LUCES Y SOMBRAS DE FIROZABAD, LA CIUDAD DE LAS PULSERAS

 Imagen Meena Kadri
En el estado de Uttar Pradesh se alza la ciudad de Firozbad, un importante núcleo industrial que ya en los tiempos de Akbar era famoso por sus finos trabajos de cristal.

Firozabad es el mayor productor de pulseras de vidrio del mundo. Toda la ciudad se dedica de forma directa o indirecta a la elaboración de este ornamento que forma parte de la vida cotidiana y de las bodas y fiestas de todas las mujeres de India, Pakistán y Sri Lanka, y Bangladesh.

Se estima que más de 400 talleres elaboran al día millones de brillantes brazaletes de vivos colores muchos de los cuales se acaban vendiendo en el famoso Choodi Bazaar de Hyderabad, el gran mercado de las pulseras. 

Como la demanda es cada vez mayor, el negocio prospera y desde hace años también exportan otros trabajos de artesanía en vidrio como lámparas de araña o jarrones a puntos tan lejanos del planeta como Kuwait, España, Australia, Francia o los EE.UU.

Desafortunadamente, la industria de las pulseras de colores también es famosa por dos negros motivos: La importante carga de contaminación medioambiental en el aire y en el agua por los vertidos y el empleo de niños como mano de obra barata. 

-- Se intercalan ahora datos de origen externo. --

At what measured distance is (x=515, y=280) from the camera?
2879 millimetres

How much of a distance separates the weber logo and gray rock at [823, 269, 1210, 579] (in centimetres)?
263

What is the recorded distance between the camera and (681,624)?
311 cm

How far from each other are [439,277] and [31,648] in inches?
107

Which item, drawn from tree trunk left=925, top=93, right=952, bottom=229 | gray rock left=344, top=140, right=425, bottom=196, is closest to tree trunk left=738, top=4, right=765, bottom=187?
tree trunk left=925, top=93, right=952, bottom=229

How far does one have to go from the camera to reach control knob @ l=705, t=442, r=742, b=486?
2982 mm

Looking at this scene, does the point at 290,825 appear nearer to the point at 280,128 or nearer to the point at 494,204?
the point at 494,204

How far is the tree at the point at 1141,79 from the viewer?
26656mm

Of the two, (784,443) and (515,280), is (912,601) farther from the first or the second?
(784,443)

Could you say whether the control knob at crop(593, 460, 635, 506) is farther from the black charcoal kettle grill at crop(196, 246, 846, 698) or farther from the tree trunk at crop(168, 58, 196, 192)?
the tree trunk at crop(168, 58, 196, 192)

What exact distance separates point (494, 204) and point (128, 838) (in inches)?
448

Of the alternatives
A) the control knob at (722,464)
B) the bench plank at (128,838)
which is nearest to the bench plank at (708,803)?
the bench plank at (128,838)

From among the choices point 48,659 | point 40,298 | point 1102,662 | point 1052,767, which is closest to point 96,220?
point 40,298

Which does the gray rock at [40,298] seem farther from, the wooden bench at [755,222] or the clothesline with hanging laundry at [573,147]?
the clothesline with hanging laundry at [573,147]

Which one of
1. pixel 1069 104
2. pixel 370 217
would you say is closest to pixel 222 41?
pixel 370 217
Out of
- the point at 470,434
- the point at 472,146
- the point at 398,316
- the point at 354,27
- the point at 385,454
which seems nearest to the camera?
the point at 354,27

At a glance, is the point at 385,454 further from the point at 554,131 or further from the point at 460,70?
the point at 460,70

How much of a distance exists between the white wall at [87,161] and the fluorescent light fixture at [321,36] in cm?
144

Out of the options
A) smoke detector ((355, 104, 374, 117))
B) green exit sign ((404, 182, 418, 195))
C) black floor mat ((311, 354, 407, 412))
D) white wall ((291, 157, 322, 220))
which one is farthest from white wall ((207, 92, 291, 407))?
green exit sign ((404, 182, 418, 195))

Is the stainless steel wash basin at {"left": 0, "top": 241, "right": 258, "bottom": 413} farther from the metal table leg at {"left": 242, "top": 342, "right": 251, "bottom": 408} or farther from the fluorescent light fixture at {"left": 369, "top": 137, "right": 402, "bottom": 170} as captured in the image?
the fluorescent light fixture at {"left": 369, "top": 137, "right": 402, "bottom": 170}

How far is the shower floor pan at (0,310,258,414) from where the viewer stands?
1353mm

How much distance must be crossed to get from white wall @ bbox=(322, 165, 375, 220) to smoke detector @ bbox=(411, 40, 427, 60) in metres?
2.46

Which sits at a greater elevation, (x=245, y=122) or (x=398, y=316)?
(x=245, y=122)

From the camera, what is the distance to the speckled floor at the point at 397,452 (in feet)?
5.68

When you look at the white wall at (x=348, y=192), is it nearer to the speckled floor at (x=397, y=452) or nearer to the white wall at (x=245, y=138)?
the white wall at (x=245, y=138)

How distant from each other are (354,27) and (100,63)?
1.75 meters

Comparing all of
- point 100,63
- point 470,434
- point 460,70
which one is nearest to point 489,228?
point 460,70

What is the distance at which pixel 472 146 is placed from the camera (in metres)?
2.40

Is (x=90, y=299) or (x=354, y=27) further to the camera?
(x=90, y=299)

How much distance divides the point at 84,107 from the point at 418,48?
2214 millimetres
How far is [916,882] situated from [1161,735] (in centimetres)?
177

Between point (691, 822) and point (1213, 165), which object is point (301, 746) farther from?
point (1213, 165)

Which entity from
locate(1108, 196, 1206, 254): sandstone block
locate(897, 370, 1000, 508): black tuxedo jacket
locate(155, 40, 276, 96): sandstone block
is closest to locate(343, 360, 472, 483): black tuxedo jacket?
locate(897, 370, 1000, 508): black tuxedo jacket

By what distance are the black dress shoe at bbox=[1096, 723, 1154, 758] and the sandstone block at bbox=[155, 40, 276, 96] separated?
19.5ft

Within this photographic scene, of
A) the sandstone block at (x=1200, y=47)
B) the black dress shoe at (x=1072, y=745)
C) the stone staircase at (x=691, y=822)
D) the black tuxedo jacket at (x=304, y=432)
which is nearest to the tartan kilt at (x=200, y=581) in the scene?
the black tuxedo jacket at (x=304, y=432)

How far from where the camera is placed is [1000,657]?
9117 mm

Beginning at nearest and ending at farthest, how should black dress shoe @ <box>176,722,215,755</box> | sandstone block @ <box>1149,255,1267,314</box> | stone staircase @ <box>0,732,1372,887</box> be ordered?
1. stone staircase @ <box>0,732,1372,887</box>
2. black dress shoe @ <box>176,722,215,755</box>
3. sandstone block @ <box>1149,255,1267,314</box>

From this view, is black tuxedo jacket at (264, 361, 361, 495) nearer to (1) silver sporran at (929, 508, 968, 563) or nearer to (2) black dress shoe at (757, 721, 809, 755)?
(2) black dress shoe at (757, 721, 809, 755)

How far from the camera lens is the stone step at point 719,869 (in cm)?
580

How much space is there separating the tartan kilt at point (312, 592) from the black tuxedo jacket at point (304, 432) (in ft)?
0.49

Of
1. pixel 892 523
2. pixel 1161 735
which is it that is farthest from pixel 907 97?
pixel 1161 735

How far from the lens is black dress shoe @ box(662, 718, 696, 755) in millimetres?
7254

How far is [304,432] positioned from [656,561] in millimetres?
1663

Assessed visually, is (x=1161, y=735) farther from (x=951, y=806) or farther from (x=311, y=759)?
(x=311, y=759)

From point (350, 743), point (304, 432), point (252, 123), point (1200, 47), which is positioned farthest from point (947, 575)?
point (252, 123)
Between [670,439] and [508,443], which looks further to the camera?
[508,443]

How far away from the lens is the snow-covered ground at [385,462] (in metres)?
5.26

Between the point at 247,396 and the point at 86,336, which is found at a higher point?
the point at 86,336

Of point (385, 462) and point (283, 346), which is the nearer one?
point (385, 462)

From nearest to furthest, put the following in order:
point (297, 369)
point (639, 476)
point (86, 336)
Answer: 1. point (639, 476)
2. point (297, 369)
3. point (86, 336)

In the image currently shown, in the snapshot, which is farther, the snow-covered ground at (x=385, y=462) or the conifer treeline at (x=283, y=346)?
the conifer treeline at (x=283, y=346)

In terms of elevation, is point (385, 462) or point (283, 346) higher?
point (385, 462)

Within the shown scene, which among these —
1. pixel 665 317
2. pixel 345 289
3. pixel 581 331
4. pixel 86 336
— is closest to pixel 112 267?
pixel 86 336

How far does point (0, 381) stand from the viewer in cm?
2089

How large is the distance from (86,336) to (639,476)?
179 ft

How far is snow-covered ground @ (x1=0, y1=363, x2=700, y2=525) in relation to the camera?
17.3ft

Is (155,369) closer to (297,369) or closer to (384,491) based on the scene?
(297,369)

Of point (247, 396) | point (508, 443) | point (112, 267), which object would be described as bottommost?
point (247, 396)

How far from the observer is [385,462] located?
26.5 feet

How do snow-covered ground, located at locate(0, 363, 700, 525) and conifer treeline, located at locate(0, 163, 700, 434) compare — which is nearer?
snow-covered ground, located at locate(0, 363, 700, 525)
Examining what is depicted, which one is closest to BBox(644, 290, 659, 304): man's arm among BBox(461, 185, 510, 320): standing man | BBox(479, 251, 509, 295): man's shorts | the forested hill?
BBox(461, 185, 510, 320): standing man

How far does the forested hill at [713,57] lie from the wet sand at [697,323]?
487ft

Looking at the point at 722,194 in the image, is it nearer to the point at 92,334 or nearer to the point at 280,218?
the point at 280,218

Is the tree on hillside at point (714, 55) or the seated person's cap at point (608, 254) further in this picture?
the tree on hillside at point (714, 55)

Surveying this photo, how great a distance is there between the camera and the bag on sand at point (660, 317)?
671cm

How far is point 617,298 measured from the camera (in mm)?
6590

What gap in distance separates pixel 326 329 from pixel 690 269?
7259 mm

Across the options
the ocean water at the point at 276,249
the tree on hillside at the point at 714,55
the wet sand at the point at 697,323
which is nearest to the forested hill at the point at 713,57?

Miles de niños entre seis y siete años hacen brazaletes por menos de un dólar al día durante ocho horas, muchos de ellos manejando maquinaria peligrosa. Es un trabajo tan mal pagado para los adultos que las familias tienen que recurrir al trabajo sus hijos para salir adelante. Un círculo sin fin.

A pesar de la prohibición del trabajo infantil, los propietarios de las fábricas hacen caso omiso de las leyes, ayudados por la falta de voluntad política y los escasos recursos invertidos en investigación y control. Los defensores de los derechos humanos reclaman más medios que favorezcan el cumplimiento de las leyes y combatan la corrupción.